Without delving deeply into the technology, Netflix had argued that a “filtering” limitation had been shown based upon the prior art Pyle’s selection of an existing manifest as well as Pyle’s creation of a new manifest.  But, the Board focused only on the selection portion.  Second, for a “retrieving” limitation, Netflix argued that Lewis alone disclosed these limitations, rather than needing to be modified.  But, the Board focused on whether it would have been obvious to modify Lewis to include that limitation.   What you can see here is that both of these arguments are quite narrow slivers from the overall obviousness arguments.

In looking at the petition and the Board’s initiation decision, both the petitioner and the patentee have reasonable positions as to whether the issue was properly raised.  In the end then, I expect that the deferential abuse of discretion standard of review for this issue carried the day.  Affirmed.

= = =

This is an aside, but one part of the briefing that was interesting to me is that more than 1/3 of the cases cited by the appellant in its opening brief were non-precedential federal circuit cases.  Prior to 2007 the Federal Circuit had a rule forbidding the citation of its unpublished opinions. Now, Fed. R. App Proc. 32.1 expressly permits those citations.

9 thoughts on “Post-Hoc Party: You Should Have Said That Before

  1. 4

    Is there an equivalent for this at the ex parte prosecution level? The concept of “compact prosecution” does not seem to be legally binding on Examiners. For example, how many Office Actions can an Examiner issue before they are prohibited from raising 101 issues? The answer seems to be that there is no limit on Examiners dragging out prosecution. If anyone has any case law or authority to offer that puts a limit on how long an Examiner can drag out a prosecution (to the point of abuse of the applicant), I’d love to see it.

    1. 4.1

      Compact prosecution is merely a ‘recommendation.’

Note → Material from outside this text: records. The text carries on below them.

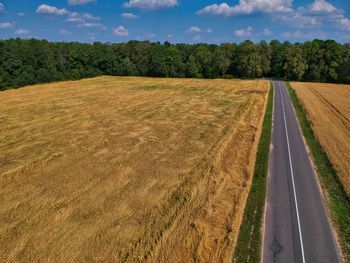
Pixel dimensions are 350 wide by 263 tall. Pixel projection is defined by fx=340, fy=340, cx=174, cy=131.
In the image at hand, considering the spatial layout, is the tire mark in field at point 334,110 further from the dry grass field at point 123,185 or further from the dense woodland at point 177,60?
the dense woodland at point 177,60

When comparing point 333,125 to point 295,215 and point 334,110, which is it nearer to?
point 334,110

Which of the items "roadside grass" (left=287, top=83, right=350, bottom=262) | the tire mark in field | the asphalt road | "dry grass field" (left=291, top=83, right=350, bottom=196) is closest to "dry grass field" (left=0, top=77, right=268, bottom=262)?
the asphalt road

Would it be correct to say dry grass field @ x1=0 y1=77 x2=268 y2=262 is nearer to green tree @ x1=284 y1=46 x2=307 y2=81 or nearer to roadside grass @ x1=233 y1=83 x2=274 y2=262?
roadside grass @ x1=233 y1=83 x2=274 y2=262

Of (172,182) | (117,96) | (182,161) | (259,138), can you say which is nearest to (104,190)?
(172,182)

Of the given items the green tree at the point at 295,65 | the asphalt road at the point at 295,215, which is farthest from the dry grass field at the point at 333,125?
Answer: the green tree at the point at 295,65

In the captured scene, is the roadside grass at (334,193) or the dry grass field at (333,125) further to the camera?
the dry grass field at (333,125)

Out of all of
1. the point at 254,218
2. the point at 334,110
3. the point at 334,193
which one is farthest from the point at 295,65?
the point at 254,218

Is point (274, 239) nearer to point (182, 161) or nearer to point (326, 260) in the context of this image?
point (326, 260)
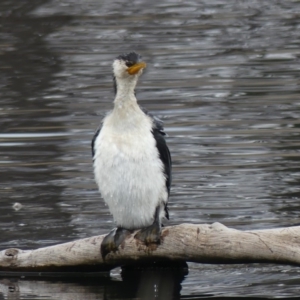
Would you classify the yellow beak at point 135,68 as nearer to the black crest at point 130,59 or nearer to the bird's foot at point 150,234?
the black crest at point 130,59

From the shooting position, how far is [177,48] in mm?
16578

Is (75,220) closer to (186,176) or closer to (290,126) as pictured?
(186,176)

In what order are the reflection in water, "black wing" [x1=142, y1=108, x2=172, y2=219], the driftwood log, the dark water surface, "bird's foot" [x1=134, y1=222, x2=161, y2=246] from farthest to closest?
the reflection in water, the dark water surface, "black wing" [x1=142, y1=108, x2=172, y2=219], "bird's foot" [x1=134, y1=222, x2=161, y2=246], the driftwood log

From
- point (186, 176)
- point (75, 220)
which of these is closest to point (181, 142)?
point (186, 176)

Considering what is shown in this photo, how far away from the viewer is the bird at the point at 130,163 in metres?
7.50

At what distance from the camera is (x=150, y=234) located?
752 cm

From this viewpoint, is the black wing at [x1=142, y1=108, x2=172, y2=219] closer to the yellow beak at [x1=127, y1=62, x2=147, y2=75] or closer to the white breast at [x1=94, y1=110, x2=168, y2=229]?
the white breast at [x1=94, y1=110, x2=168, y2=229]

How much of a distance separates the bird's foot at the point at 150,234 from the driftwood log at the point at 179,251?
34 millimetres

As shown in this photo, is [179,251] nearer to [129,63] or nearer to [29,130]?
[129,63]

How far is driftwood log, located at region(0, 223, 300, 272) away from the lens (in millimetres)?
7125

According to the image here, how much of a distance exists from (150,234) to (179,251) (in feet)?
0.82

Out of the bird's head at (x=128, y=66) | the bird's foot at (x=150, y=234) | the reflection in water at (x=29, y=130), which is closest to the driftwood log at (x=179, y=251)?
the bird's foot at (x=150, y=234)

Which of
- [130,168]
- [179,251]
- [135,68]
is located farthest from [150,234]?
[135,68]

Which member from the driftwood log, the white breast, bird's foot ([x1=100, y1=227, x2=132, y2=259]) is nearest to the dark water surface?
the driftwood log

      Sorry, but “wear them down” actually only goes against the applicant.

    2. 4.2

      If anyone has any case law or authority to offer that puts a limit on how long an Examiner can drag out a prosecution (to the point of abuse of the applicant), I’d love to see it.
      If the patent attorney does it right and the application eventually gets allowed (oftentimes that may require a trip to the Board), the patent term adjustment can be EPIC.

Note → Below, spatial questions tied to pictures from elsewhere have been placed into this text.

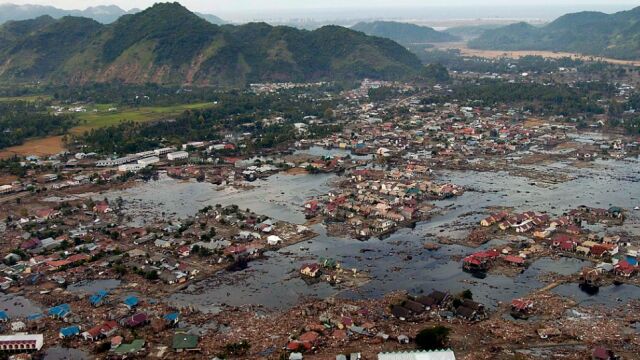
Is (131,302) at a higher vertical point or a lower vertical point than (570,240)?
lower

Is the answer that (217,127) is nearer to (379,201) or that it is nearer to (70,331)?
(379,201)

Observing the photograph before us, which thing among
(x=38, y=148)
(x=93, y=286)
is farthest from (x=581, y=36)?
(x=93, y=286)

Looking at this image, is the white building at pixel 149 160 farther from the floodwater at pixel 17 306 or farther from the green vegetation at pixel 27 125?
the floodwater at pixel 17 306

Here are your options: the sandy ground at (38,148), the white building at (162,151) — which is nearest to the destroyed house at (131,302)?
the white building at (162,151)

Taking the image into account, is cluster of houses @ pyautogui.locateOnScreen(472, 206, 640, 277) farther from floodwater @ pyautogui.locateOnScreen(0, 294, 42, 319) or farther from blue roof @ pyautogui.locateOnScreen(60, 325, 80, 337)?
floodwater @ pyautogui.locateOnScreen(0, 294, 42, 319)

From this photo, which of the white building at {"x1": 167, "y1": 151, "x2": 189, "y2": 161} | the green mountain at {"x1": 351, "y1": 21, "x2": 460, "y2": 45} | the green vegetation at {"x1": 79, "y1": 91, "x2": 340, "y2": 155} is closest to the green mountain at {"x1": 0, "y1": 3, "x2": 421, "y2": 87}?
the green vegetation at {"x1": 79, "y1": 91, "x2": 340, "y2": 155}

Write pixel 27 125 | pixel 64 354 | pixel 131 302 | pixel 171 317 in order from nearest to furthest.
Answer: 1. pixel 64 354
2. pixel 171 317
3. pixel 131 302
4. pixel 27 125
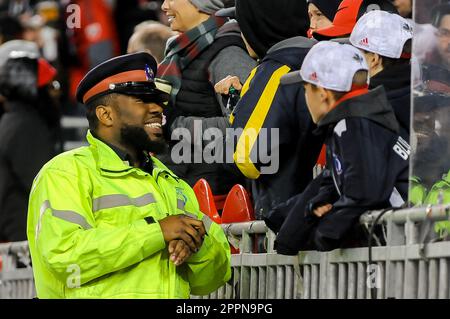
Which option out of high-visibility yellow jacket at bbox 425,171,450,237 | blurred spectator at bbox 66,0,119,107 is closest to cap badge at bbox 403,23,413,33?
high-visibility yellow jacket at bbox 425,171,450,237

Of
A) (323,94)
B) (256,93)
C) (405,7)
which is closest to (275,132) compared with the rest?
(256,93)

      Few things are as good in life as a patent with an OLD priority date but still having years and years of patent term left.

    3. 4.3

      The PTO’s position is that they are entitled to get it wrong as many times as they want. Why do you think they fought so hard against Hyatt to keep their ability to re-open prosecution in response to an appeal brief?

  2. 3

    EVERY district court case is, by definition, “non-precedential.” And so are most appellate decisions. It was dumb to have a rule forbidding such citations. And if there is a “non-prec” appellate decision squarely on point, it SHOULD and MUST be cited (if it is the most on-point decision one can find)

  3. 1

    The pre-2007 rule was a bit extreme, no? It’s one thing to cite a non-precedential case for its holding (as if the court seeing the citation should be bound by it) and another thing to note that, e.g., 17 of 20 relevant non-precedential cases were resolved in a particular manner. Barring the latter citation(s) made little sense.